Selected text:
:::

Wordgard: A New Editor from the Creator of ProseMirror
Marijn Haverbeke is a household name in the JavaScript editor space. His CodeMirror and ProseMirror power the rich-text editing in Notion, Tiptap, Linear, and countless other apps. But ProseMirror was always a framework — you had to assemble the pieces yourself to get a working editor.
Wordgard is different. It's a complete, ready-to-use semantic editor. You define your document schema (headings, paragraphs, images, tables) and Wordgard gives you a working editor UI. The programming API is designed for deep customization, and the modular architecture means you only load what you need.
If you're building a product that needs rich-text editing and don't want to wrestle with ProseMirror's bare bones, Wordgard is worth a look.
GitFut: Turn Your GitHub Profile into a FIFA Player Card
GitFut is a fun little tool. It reads your GitHub contribution data, calculates a composite score, and generates a FIFA Ultimate Team-style player card. The card shows an overall rating, individual stats (code quality, open-source contributions, community impact), and rarity level.
The data source is the public GitHub API — commits, stars, and project influence all feed into the scoring algorithm. Some have questioned the ranking accuracy (it can be gamed), but honestly this is more of a social toy than a serious developer evaluation tool. A 90-rated GitFut card on your resume or social profile is certainly more eye-catching than a plain contribution graph.

:::

Given entries:
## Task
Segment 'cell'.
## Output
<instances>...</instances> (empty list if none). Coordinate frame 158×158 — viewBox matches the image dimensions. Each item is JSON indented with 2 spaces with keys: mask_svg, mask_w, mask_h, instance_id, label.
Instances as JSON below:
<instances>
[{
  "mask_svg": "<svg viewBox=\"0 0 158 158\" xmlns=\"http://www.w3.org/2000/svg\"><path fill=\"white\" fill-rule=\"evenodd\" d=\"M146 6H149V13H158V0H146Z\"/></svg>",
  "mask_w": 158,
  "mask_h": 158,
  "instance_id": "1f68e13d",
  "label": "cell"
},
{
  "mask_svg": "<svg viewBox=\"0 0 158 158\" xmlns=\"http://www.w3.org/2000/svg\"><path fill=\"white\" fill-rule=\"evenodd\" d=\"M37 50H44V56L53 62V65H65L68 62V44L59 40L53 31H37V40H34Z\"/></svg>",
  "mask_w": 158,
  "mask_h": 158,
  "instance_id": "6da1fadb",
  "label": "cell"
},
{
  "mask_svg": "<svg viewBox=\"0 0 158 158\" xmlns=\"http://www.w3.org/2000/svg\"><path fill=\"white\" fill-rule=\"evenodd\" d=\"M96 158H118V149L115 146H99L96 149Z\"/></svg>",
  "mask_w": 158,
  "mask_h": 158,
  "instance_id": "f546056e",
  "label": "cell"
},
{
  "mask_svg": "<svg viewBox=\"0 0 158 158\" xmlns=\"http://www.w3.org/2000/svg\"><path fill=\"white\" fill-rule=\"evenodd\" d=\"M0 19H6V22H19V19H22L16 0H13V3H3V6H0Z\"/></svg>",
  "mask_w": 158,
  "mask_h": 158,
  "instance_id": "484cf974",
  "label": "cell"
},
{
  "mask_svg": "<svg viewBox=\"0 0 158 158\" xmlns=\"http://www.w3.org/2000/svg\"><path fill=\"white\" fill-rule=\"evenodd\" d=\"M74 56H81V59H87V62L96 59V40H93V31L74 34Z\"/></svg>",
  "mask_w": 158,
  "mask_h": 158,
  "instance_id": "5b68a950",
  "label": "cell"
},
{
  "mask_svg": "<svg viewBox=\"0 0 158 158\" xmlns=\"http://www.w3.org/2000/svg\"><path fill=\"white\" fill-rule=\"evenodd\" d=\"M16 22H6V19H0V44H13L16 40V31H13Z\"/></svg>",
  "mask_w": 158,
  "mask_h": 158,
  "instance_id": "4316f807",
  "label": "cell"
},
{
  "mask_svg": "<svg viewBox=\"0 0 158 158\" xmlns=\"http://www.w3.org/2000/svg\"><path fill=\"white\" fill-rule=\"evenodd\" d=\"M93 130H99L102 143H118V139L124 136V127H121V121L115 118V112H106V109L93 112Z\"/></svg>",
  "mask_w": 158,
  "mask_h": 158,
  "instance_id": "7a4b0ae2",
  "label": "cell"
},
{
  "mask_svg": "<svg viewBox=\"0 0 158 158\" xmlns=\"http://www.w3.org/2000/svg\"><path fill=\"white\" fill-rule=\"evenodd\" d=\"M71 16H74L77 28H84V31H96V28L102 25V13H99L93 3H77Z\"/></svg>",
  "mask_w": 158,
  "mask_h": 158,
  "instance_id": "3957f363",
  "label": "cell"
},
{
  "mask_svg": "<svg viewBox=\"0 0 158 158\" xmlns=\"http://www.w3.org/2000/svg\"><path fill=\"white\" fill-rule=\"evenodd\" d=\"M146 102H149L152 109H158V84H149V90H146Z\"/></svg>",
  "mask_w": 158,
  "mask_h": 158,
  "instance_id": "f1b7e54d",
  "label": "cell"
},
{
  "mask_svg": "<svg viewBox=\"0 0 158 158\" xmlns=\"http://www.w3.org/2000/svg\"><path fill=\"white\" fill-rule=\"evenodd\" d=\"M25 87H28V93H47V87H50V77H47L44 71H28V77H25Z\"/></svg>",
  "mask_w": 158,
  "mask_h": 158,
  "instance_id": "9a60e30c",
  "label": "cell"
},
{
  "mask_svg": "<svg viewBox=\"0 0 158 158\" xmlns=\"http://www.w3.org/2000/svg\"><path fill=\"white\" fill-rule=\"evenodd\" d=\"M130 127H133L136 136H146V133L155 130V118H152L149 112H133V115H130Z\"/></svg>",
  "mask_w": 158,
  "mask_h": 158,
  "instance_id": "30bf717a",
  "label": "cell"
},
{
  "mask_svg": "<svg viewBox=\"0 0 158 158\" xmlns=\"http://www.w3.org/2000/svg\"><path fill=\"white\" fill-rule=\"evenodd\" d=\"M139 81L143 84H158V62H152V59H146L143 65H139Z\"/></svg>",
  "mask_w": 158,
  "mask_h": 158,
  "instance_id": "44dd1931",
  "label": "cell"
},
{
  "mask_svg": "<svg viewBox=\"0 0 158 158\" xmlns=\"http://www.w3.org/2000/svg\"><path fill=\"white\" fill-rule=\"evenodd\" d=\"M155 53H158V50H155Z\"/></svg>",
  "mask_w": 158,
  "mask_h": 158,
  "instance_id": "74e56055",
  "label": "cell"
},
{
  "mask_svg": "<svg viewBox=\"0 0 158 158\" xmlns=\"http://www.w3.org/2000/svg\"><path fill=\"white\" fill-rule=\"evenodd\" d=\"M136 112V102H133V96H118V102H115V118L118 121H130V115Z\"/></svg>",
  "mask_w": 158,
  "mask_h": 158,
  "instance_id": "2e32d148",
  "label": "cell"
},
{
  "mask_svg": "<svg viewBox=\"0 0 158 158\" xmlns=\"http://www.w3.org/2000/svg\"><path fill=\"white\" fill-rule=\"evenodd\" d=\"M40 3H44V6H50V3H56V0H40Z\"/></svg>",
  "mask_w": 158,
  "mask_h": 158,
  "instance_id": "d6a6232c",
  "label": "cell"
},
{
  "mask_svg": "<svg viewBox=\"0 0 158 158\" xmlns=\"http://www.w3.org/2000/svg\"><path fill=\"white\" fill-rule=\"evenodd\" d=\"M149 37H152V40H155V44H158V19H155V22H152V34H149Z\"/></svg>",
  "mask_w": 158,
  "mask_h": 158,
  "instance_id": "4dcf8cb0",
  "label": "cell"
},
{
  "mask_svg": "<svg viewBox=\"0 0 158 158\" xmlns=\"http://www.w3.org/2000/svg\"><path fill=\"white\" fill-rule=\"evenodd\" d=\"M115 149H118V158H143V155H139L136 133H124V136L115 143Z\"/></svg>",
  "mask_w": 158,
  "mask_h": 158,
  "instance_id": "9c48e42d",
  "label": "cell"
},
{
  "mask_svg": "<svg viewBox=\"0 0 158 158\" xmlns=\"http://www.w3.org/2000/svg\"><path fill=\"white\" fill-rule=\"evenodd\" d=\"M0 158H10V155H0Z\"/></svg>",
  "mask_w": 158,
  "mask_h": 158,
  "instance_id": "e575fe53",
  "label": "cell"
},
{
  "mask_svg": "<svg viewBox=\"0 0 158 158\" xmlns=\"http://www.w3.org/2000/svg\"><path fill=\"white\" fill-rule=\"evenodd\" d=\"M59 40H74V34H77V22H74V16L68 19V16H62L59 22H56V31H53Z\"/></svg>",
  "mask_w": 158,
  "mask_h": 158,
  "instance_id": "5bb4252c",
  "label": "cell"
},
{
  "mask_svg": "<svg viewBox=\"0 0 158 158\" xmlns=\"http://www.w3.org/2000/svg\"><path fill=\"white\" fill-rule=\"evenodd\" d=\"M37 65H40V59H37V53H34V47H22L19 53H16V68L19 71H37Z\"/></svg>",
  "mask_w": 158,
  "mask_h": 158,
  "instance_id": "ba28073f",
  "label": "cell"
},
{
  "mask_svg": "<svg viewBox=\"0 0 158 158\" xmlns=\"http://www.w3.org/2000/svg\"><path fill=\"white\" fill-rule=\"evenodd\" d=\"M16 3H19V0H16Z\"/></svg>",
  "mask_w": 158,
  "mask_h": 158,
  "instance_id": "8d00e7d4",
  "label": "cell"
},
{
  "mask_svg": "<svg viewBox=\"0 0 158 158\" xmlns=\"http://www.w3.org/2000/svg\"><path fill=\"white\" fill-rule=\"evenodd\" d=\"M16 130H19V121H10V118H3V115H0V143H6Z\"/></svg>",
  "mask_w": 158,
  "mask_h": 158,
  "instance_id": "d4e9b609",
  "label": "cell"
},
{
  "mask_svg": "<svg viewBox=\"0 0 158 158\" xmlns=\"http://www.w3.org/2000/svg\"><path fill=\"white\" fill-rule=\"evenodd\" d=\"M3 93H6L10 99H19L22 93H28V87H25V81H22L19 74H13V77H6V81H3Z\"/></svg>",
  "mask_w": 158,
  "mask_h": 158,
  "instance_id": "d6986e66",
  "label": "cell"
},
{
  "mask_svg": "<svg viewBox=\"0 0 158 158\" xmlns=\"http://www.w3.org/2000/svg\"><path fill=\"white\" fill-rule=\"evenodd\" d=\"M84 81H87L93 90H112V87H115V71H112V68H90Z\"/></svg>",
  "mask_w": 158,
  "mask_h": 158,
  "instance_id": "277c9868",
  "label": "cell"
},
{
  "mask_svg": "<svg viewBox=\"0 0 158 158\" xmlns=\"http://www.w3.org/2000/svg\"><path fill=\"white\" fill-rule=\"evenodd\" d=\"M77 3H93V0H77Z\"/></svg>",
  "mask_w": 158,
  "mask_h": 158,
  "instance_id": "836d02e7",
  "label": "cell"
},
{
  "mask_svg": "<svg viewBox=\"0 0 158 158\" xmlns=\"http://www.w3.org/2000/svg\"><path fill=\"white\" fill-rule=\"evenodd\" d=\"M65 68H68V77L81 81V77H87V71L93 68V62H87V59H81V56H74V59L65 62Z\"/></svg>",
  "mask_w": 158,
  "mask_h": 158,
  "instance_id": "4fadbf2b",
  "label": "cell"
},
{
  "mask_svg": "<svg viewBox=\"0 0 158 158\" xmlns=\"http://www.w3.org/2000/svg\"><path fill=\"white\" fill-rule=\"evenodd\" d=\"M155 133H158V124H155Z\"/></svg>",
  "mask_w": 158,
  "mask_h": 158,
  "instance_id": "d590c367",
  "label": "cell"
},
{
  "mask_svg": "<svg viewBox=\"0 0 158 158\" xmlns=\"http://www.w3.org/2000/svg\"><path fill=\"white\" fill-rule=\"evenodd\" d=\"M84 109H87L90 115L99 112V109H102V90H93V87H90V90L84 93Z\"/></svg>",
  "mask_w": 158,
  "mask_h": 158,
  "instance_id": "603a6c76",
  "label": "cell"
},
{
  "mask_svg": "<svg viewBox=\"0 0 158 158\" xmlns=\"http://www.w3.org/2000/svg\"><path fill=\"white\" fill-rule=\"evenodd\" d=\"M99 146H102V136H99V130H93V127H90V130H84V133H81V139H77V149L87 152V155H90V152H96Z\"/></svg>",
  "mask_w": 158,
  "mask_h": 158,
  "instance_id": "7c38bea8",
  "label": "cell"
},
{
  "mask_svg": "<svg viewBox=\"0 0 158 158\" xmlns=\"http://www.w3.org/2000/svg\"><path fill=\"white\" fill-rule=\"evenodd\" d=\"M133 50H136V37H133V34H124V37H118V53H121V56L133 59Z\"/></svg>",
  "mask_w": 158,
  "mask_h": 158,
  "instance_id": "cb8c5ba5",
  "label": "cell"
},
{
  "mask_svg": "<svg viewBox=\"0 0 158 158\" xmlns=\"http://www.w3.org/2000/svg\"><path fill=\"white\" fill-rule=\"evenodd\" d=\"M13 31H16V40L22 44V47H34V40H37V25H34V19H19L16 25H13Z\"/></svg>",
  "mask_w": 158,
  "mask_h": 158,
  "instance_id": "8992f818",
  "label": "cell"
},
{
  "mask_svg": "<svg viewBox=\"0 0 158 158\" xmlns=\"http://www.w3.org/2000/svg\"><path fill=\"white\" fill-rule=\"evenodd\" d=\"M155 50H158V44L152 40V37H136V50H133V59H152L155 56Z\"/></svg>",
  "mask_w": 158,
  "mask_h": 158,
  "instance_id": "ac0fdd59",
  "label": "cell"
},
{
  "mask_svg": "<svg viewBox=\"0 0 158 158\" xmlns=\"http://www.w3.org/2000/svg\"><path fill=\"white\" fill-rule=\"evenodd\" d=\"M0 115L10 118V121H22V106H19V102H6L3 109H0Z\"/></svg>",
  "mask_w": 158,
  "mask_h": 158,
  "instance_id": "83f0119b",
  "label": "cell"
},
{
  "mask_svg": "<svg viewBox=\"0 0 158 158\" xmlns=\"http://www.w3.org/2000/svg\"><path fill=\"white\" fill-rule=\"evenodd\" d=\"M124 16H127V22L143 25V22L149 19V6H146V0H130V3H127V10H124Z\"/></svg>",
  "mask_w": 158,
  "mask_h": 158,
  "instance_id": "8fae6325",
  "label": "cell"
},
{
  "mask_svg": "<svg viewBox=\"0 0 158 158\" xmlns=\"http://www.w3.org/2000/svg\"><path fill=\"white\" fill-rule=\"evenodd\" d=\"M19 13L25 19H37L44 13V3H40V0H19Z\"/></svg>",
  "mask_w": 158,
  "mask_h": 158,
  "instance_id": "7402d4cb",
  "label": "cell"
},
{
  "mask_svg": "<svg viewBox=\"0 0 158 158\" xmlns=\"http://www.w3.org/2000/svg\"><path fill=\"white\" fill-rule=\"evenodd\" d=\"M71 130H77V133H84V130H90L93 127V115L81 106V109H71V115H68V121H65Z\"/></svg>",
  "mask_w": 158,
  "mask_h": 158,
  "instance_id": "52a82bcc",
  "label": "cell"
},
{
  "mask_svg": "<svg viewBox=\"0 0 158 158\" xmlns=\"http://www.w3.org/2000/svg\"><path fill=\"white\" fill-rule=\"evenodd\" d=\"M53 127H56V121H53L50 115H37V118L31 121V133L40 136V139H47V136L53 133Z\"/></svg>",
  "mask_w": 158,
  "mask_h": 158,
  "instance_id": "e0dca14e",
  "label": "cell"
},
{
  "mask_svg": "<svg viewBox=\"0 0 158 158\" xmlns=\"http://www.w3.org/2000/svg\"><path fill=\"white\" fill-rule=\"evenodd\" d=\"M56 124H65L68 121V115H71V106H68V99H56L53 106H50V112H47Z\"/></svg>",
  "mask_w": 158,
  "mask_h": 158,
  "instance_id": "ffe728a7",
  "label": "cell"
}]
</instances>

:::

Your instructions:
According to the text about Wordgard and GitFut, what does Wordgard provide once you define your document schema?

Solved exercise:
A working editor UI.